To predict power outage duration, we created a baseline model using a Linear Regression pipeline. This model incorporated three key features:

MONTH (categorical, one-hot encoded)

CLIMATE.REGION (categorical, one-hot encoded)

ANOMALY.LEVEL (numerical, with a transformation to absolute value)

We used scikit-learn’s Pipeline and ColumnTransformer to preprocess the data and train the model. The categorical columns were encoded using OneHotEncoder, and the anomaly level was passed through a FunctionTransformer to take its absolute value. We trained the model on a train/test split and evaluated its performance using mean squared error (MSE) and mean absolute error (MAE).

We decided to utilize MSE because it is the standard metric for analyzing the performance of a regression model and would later be used in our cross-validation process in Part 5. However, since MSE is sensitive to outliers and we have some very large outage values, we decided to also use absolute error to represent the model’s performance.

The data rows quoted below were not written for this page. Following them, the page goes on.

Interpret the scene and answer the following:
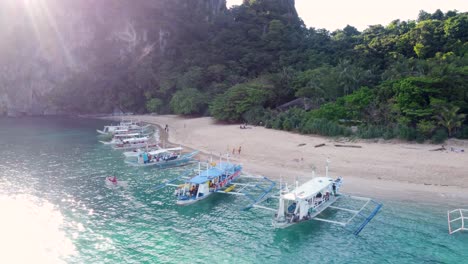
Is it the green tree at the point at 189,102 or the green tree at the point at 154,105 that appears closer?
the green tree at the point at 189,102

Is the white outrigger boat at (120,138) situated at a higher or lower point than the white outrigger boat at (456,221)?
higher

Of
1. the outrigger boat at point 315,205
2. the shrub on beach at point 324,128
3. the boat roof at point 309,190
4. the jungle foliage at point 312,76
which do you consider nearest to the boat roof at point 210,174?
the outrigger boat at point 315,205

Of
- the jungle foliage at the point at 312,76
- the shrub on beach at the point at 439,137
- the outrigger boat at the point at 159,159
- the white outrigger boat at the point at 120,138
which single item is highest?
the jungle foliage at the point at 312,76

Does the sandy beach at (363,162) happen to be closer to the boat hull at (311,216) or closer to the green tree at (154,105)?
the boat hull at (311,216)

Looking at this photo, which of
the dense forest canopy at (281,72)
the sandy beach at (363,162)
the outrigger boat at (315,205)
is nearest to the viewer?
the outrigger boat at (315,205)

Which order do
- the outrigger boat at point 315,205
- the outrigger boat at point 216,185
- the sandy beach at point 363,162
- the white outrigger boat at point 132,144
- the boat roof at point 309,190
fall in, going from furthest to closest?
the white outrigger boat at point 132,144 < the sandy beach at point 363,162 < the outrigger boat at point 216,185 < the boat roof at point 309,190 < the outrigger boat at point 315,205

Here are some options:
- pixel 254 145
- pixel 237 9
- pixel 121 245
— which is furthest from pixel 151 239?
pixel 237 9

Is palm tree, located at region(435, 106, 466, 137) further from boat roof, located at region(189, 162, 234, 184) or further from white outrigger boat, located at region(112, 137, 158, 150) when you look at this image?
white outrigger boat, located at region(112, 137, 158, 150)

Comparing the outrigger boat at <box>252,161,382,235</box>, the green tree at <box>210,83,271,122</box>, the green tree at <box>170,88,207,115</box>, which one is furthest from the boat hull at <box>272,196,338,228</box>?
the green tree at <box>170,88,207,115</box>
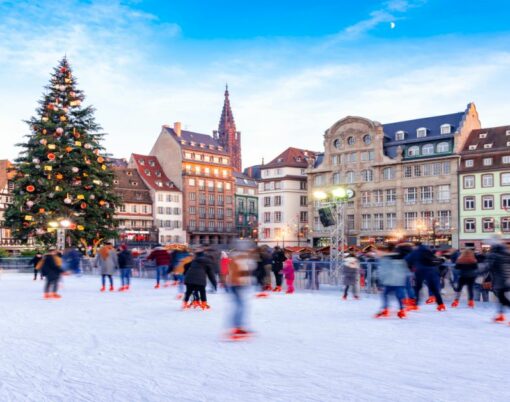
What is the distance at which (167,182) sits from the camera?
290 feet

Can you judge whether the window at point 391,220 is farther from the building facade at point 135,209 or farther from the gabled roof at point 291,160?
the building facade at point 135,209

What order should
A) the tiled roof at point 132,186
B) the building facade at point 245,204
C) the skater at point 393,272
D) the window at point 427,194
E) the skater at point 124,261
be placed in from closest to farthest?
the skater at point 393,272 → the skater at point 124,261 → the window at point 427,194 → the tiled roof at point 132,186 → the building facade at point 245,204

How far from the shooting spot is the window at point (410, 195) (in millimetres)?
65500

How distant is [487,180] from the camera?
60.8 metres

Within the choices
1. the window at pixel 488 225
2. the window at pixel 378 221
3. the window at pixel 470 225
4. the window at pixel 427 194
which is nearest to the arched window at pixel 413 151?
the window at pixel 427 194

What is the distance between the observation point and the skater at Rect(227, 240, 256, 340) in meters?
10.2

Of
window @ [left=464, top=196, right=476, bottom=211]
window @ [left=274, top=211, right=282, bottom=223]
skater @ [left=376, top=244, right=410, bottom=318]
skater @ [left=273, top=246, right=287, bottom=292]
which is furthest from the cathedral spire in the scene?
skater @ [left=376, top=244, right=410, bottom=318]

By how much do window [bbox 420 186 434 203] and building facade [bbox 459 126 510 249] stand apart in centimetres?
301

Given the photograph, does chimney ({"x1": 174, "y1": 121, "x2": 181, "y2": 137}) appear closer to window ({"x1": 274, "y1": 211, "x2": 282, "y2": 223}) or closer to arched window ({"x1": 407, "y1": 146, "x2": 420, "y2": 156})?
window ({"x1": 274, "y1": 211, "x2": 282, "y2": 223})

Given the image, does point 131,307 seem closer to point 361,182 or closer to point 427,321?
point 427,321

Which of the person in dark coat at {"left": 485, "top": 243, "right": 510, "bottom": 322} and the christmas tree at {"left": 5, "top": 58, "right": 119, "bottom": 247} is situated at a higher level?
the christmas tree at {"left": 5, "top": 58, "right": 119, "bottom": 247}

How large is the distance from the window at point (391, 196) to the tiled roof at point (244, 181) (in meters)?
42.6

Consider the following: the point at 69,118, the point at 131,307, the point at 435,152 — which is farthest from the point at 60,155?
the point at 435,152

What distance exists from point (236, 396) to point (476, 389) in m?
2.59
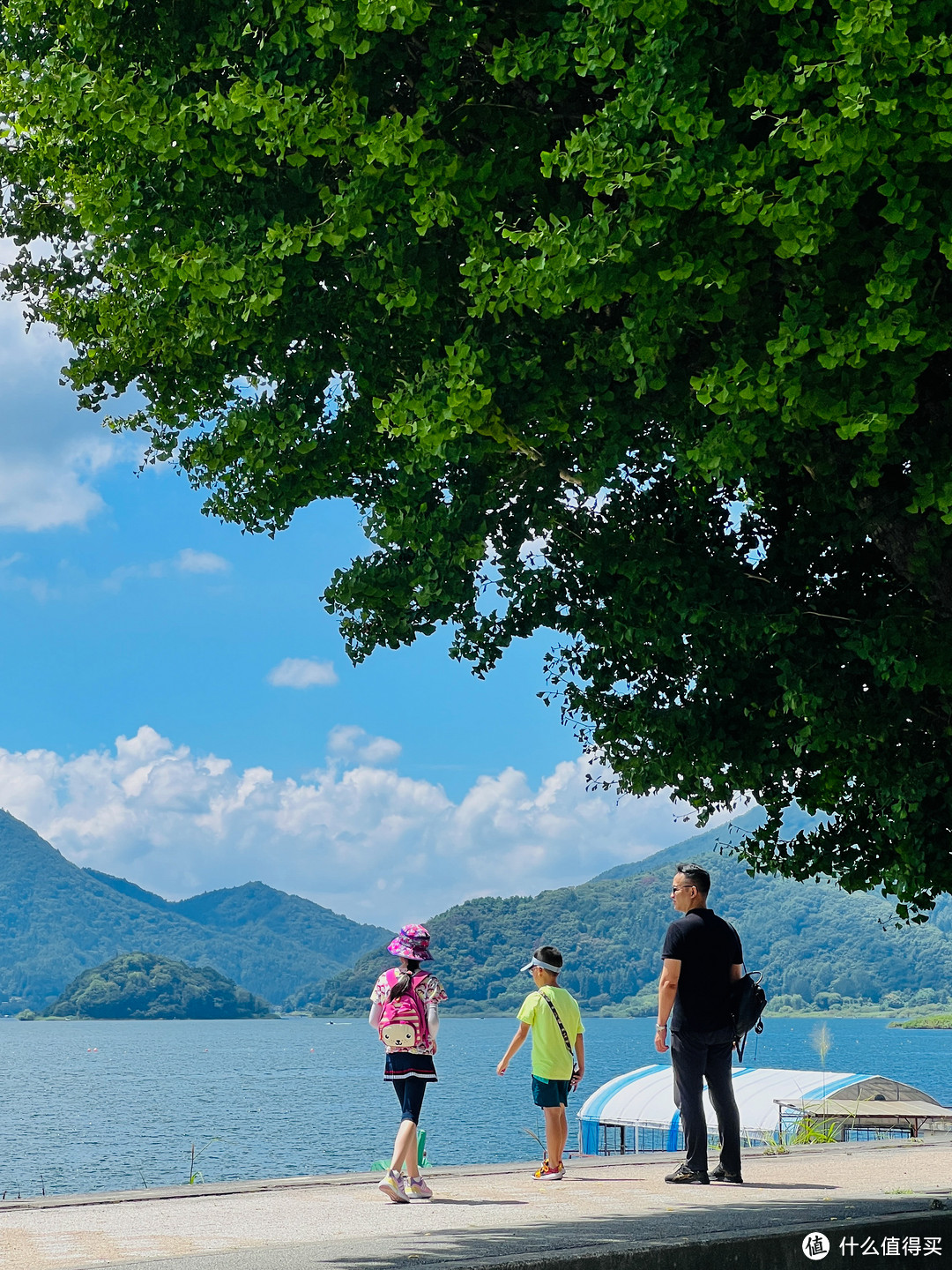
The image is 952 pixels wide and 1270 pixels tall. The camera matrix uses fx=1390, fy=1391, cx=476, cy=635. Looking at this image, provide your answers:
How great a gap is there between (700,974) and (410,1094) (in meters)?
2.23

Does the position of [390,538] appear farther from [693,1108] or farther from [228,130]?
[693,1108]

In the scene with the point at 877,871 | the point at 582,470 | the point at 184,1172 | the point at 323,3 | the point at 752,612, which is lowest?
the point at 184,1172

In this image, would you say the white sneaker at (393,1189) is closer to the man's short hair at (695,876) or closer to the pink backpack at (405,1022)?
the pink backpack at (405,1022)

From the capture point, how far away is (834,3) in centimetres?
596

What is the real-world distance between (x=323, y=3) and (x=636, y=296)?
206cm

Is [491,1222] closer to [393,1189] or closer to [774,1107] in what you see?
[393,1189]

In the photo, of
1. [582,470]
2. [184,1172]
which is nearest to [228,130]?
[582,470]

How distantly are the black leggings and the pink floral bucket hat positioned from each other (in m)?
0.85

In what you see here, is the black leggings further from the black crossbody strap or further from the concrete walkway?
the black crossbody strap

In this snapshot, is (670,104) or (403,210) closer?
(670,104)

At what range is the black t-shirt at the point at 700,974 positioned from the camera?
9.67 m

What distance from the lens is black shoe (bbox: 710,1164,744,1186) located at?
10039 mm

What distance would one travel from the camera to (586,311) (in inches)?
325

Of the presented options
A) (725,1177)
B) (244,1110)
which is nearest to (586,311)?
(725,1177)
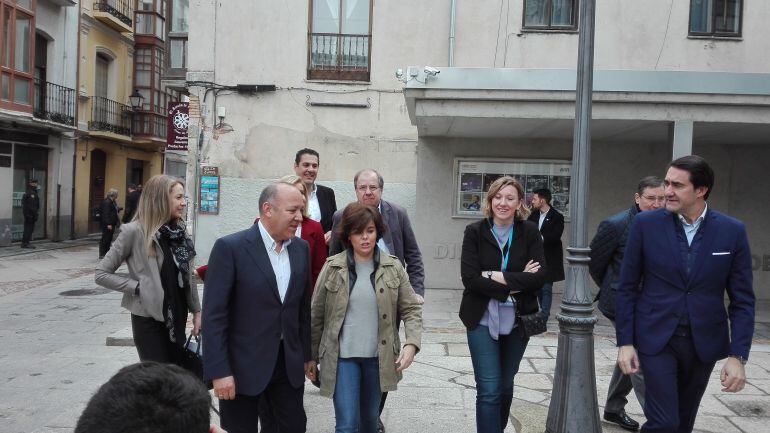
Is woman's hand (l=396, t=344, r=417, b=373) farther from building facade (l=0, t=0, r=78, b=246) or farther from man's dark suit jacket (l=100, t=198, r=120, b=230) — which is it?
building facade (l=0, t=0, r=78, b=246)

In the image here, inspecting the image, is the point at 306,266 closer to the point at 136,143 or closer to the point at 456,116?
the point at 456,116

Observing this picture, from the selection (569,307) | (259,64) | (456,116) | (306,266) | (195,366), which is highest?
(259,64)

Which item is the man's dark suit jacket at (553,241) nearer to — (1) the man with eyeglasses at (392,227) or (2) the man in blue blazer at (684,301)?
(1) the man with eyeglasses at (392,227)

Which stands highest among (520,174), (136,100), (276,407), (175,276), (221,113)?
(136,100)

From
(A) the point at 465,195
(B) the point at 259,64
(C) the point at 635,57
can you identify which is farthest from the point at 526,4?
(B) the point at 259,64

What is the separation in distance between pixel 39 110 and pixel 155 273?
1969 cm

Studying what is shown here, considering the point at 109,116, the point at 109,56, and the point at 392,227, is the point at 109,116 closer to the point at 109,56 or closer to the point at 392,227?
the point at 109,56

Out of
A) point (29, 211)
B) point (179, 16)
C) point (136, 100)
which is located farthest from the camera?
point (136, 100)

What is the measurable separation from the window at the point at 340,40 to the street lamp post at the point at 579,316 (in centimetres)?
853

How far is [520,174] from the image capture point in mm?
11695

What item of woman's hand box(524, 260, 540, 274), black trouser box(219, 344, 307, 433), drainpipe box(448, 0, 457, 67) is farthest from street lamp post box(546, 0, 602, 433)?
drainpipe box(448, 0, 457, 67)

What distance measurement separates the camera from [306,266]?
3.63m

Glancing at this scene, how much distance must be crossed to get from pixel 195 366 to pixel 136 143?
87.1 feet

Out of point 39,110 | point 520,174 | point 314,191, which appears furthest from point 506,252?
point 39,110
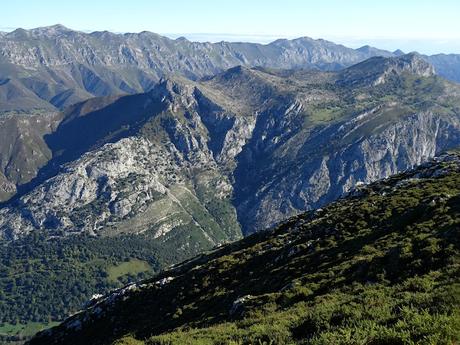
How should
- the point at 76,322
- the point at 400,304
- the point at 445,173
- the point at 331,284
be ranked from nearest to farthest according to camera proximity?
the point at 400,304 < the point at 331,284 < the point at 76,322 < the point at 445,173

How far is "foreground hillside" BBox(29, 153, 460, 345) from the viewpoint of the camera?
3203cm

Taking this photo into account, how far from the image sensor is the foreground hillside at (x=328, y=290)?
32.0 metres

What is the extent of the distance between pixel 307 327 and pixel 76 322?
7444 cm

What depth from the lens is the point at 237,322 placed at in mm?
50500

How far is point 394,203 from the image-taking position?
295ft

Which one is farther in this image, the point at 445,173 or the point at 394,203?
the point at 445,173

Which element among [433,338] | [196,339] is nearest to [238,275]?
[196,339]

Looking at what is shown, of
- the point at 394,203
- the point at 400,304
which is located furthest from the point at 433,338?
the point at 394,203

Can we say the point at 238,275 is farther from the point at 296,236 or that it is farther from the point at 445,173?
the point at 445,173

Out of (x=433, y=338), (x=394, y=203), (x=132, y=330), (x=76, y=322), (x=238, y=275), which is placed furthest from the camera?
(x=76, y=322)

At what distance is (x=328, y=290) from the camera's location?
5347 centimetres

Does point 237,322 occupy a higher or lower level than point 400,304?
lower

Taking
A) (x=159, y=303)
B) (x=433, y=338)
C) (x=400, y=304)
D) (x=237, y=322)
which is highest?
Answer: (x=433, y=338)

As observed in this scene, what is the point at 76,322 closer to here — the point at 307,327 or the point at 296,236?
the point at 296,236
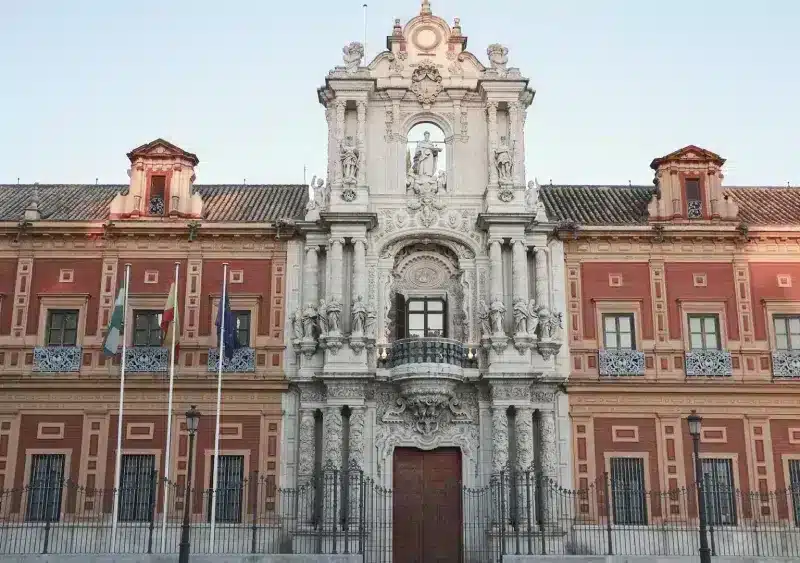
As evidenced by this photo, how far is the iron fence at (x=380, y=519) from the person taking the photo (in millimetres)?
27188

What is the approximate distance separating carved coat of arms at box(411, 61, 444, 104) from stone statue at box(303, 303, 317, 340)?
8.04 meters

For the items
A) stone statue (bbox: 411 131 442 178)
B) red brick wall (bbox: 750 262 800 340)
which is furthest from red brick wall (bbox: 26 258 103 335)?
red brick wall (bbox: 750 262 800 340)

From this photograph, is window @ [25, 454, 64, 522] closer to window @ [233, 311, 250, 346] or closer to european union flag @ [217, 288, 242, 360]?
european union flag @ [217, 288, 242, 360]

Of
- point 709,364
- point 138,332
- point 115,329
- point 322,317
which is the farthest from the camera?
point 138,332

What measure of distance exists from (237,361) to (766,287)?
55.1 feet

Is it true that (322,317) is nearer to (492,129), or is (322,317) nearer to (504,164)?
(504,164)

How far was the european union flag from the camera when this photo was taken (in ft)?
92.5

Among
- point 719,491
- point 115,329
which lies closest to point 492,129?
point 719,491

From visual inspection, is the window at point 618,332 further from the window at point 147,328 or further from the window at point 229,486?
the window at point 147,328

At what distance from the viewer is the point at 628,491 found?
28.3 m

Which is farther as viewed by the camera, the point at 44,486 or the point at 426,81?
the point at 426,81

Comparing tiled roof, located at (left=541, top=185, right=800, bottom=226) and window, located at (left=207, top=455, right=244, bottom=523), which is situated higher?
tiled roof, located at (left=541, top=185, right=800, bottom=226)

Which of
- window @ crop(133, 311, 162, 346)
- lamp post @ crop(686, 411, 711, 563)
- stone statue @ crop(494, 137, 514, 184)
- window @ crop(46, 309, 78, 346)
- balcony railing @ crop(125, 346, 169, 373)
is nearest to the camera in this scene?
lamp post @ crop(686, 411, 711, 563)

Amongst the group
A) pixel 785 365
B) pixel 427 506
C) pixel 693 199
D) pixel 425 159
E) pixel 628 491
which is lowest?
pixel 427 506
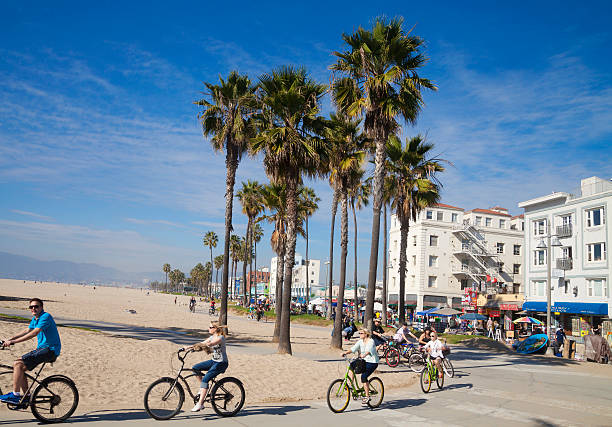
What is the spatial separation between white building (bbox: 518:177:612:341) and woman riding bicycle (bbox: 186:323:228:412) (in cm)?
3341

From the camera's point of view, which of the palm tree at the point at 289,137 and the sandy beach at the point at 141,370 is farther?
the palm tree at the point at 289,137

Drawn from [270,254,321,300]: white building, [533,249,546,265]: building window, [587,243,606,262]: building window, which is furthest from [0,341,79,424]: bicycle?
[270,254,321,300]: white building

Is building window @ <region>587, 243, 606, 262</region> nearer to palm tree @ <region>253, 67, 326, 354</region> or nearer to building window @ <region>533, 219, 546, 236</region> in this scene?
building window @ <region>533, 219, 546, 236</region>

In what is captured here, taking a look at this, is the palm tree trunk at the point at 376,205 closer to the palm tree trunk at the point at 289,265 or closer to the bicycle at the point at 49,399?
the palm tree trunk at the point at 289,265

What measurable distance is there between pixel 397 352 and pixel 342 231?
7.76m

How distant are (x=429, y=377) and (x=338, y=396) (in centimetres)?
433

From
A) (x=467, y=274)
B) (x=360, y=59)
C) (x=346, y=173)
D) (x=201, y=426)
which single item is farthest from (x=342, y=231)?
(x=467, y=274)

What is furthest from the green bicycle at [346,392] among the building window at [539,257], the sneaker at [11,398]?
the building window at [539,257]

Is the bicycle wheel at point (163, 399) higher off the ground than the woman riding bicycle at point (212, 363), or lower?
lower

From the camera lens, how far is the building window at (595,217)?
3862 centimetres

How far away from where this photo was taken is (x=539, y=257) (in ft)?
151

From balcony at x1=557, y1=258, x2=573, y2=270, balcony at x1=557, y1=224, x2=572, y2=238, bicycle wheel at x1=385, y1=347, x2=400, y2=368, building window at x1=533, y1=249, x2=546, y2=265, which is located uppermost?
balcony at x1=557, y1=224, x2=572, y2=238

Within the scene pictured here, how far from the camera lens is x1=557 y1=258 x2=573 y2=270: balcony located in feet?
133

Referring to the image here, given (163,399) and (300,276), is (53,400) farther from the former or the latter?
(300,276)
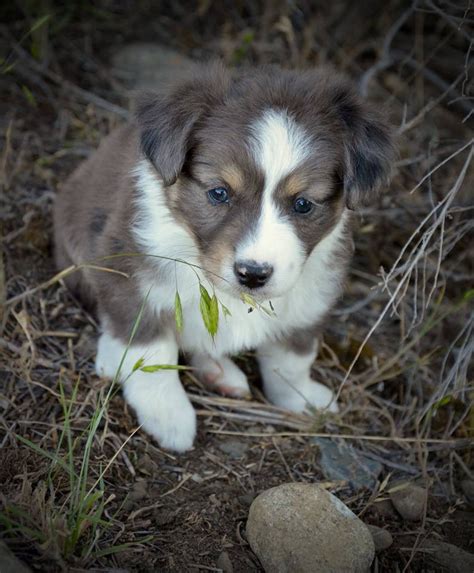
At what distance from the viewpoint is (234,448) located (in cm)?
350

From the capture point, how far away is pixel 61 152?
4703 mm

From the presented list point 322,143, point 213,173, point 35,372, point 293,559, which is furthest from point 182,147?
point 293,559

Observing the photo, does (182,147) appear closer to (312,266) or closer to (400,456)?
(312,266)

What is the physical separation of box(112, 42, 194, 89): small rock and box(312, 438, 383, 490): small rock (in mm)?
3252

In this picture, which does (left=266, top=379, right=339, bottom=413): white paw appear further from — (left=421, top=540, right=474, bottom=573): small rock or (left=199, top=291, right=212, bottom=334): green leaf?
(left=199, top=291, right=212, bottom=334): green leaf

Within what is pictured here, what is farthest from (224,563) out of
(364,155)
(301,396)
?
(364,155)

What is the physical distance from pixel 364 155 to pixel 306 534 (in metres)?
1.53

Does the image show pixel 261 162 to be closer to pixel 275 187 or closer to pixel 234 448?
pixel 275 187

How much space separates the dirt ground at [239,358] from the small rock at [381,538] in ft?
0.14

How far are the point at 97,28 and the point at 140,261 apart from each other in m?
3.34

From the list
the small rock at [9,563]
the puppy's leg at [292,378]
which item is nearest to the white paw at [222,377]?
the puppy's leg at [292,378]

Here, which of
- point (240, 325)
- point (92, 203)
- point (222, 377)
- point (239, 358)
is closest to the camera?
point (240, 325)

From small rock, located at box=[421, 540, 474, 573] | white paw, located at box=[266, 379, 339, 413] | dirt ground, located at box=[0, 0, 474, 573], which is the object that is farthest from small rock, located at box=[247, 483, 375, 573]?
white paw, located at box=[266, 379, 339, 413]

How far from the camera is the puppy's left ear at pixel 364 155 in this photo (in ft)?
9.96
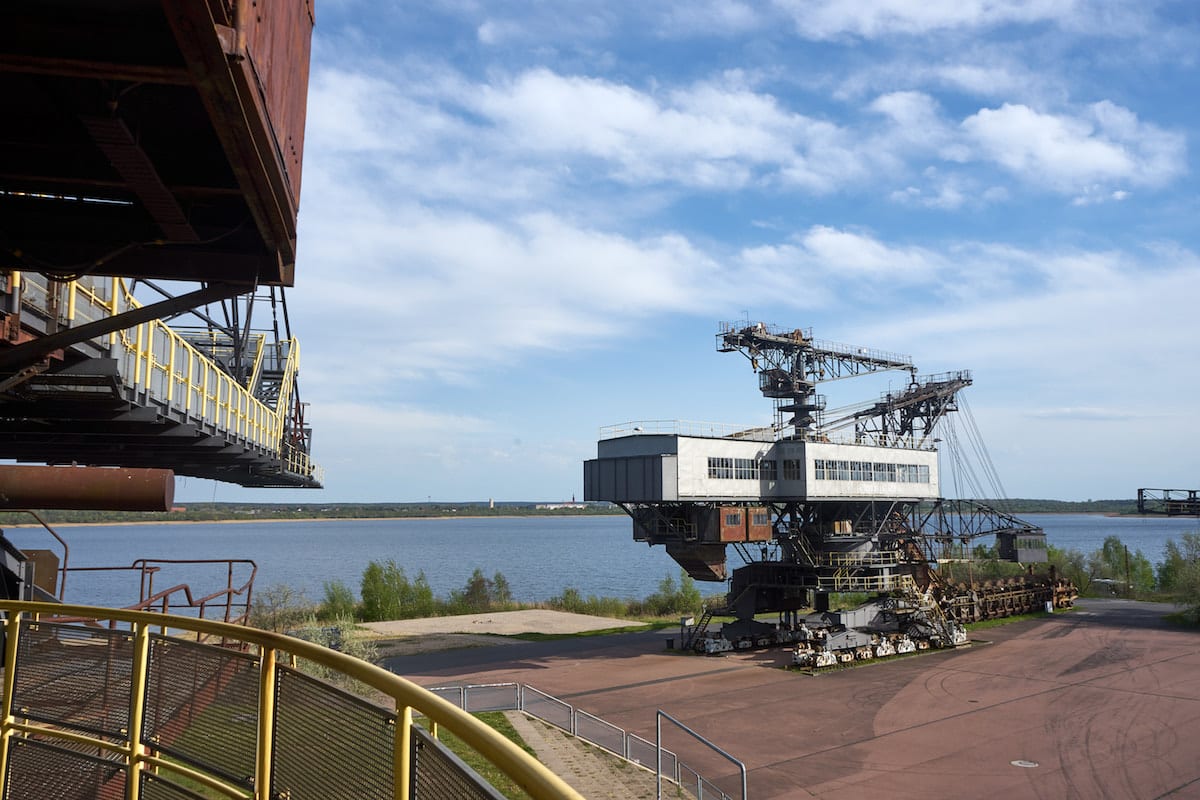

Baseline Model Performance:

TRAINING MSE TESTING MSE TESTING MAE
1.49e+07 1.27e+07 2404.05

This simple model provided a helpful benchmark, but we suspected that additional features and more flexible transformations could yield better results.

Final Model

For our final model, we used a more advanced approach by incorporating:

Additional categorical features: CAUSE.CATEGORY, CLIMATE.CATEGORY

A scaled numeric feature: POPPCT_URBAN

Polynomial expansion of ANOMALY.LEVEL to capture potential non-linear effects

We also introduced regularization by switching to Ridge Regression, which helps control overfitting. To optimize our pipeline, we used GridSearchCV to tune two hyperparameters:

Best parameters found via GridSearch:

This outcome suggests that linear terms provided the best generalization, but the addition of regularization and more features helped improve performance over the baseline.

Final Model Performance:

TRAINING MSE TESTING MSE TESTING MAE
1.11e+07 1.04e+07 2158.37

Overall, this model yielded an 18% reduction in test mean squared error compared to our baseline. The improvement suggests that capturing more information about urban population, cause type, and applying regularization led to better generalization.